--- Source document Enclosed Below ---

Medicare just processed the private ambulance bill. The submitted bill was for $939.29, of which $860.99 was for a "private ambulance", and $78.30 was for mileage. (The distance driven was 3 miles.) Medicare approved $273.22 for the ambulance, and $22.86 for mileage. Medicare paid 80% of these approved amounts, and I expect my mom's Medigap supplemental to pay the remaining 20%.

I noticed that Medicare approved a higher amount for the local government ambulance which took her to the hospital because that was deemed "emergency" transport, whereas her private ambulance trip home was after successful surgery and was not considered emergency transport. Indeed, it was much easier to move mom in and out of the ambulance after the surgery.

I did not sign the ambulance company's misleading "Signature Request Form", and never contacted them regarding their form/bill. But as I previously wrote, I contacted the hospital and they sent (or re-sent, I'll never know) a "Certificate of Medical Necessity" to the private ambulance company.

--- End of Enclosed Source document ---

In the account of the ambulance bill, how much did Medicare approve for mileage?

--- Given records Enclosed Below ---

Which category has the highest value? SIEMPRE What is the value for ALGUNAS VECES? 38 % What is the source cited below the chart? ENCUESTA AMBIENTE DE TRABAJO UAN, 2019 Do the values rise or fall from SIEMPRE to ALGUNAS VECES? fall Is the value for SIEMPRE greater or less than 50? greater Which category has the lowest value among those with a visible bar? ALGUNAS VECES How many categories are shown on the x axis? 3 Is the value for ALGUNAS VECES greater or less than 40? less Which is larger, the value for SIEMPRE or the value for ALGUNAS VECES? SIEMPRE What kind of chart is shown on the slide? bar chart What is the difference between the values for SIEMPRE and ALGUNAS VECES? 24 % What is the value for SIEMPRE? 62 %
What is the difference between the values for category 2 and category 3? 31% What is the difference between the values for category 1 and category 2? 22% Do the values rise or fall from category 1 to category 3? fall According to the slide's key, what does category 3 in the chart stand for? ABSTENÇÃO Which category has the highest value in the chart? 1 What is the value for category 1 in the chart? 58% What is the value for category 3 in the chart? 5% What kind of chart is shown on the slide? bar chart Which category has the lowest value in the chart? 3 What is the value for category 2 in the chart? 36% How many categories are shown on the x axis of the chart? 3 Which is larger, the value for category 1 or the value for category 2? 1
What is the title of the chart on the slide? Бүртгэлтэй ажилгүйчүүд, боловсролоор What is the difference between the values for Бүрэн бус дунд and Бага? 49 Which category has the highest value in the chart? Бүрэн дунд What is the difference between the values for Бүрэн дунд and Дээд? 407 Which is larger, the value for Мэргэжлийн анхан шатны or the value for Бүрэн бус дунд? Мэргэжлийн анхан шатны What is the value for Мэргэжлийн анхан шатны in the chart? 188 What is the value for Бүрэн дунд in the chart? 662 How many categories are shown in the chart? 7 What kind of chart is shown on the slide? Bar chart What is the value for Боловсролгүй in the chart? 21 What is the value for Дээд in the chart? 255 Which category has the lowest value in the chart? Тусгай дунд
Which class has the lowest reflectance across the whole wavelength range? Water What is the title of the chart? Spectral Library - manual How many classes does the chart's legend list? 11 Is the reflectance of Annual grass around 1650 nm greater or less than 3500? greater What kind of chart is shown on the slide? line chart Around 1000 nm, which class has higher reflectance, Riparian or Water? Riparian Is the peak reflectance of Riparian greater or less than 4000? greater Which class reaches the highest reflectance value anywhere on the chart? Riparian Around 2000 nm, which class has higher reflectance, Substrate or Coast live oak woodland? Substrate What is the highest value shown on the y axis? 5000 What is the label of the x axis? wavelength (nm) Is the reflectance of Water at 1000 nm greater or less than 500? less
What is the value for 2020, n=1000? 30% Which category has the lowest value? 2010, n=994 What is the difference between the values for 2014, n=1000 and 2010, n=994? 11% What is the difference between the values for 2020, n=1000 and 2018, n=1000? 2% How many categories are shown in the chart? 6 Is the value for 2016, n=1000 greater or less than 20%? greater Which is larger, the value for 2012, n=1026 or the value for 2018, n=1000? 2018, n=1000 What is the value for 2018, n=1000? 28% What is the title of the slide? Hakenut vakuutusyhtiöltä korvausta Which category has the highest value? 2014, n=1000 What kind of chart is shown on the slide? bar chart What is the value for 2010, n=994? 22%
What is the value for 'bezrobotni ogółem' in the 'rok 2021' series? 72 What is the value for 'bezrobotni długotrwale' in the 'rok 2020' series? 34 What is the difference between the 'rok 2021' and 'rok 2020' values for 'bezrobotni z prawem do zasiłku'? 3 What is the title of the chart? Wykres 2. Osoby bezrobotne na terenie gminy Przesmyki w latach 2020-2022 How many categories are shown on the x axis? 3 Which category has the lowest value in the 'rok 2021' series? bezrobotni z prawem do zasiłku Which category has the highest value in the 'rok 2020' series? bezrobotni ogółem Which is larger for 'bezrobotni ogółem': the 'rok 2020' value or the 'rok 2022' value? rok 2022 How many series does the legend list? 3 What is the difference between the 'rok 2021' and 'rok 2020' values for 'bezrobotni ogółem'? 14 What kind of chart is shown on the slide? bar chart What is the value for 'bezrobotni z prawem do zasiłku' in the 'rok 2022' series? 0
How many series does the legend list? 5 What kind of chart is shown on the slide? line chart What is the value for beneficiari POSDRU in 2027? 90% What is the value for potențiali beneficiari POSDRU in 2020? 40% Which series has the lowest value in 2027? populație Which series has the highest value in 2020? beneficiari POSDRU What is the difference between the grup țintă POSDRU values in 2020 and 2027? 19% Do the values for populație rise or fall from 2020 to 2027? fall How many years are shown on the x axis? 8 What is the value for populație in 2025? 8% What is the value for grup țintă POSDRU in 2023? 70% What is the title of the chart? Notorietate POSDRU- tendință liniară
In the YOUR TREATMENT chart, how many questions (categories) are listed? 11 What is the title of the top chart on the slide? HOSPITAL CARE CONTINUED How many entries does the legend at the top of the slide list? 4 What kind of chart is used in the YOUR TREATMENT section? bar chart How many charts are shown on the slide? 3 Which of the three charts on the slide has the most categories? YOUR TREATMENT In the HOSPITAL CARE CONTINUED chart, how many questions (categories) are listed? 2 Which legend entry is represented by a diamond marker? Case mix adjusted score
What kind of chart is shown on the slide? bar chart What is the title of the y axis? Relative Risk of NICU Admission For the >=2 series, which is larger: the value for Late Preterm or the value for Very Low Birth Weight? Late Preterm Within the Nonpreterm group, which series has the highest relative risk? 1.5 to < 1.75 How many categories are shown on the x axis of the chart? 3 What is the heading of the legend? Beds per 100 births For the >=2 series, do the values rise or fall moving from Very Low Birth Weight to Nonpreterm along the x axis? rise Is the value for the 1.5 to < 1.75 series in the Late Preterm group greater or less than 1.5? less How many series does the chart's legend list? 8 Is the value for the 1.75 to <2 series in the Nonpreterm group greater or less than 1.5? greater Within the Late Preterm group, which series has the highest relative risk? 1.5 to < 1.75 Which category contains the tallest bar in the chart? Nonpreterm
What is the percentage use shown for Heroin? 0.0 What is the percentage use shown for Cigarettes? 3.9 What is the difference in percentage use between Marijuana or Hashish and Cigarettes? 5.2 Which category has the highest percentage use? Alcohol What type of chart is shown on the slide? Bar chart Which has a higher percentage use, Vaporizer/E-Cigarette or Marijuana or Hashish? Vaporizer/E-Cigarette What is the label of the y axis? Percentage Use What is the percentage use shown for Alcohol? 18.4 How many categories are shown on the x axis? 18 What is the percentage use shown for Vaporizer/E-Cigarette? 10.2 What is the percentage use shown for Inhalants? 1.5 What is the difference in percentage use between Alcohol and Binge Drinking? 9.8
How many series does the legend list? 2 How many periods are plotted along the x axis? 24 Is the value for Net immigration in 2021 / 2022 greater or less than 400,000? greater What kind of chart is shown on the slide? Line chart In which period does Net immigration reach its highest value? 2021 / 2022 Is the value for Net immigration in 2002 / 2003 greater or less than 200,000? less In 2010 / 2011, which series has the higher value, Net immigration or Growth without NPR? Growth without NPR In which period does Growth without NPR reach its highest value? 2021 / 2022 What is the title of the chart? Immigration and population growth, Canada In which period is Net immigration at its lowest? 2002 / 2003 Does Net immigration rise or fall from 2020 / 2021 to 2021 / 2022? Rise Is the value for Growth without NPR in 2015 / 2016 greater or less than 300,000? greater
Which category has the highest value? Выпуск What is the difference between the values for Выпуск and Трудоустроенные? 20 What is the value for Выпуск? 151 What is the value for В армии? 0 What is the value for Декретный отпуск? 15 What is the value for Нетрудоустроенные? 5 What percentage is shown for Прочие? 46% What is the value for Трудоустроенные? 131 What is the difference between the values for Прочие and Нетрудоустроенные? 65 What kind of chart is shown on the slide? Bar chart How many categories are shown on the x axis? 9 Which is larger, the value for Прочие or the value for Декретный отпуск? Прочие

--- End of Enclosed Given records ---

Solution to this task> $22.86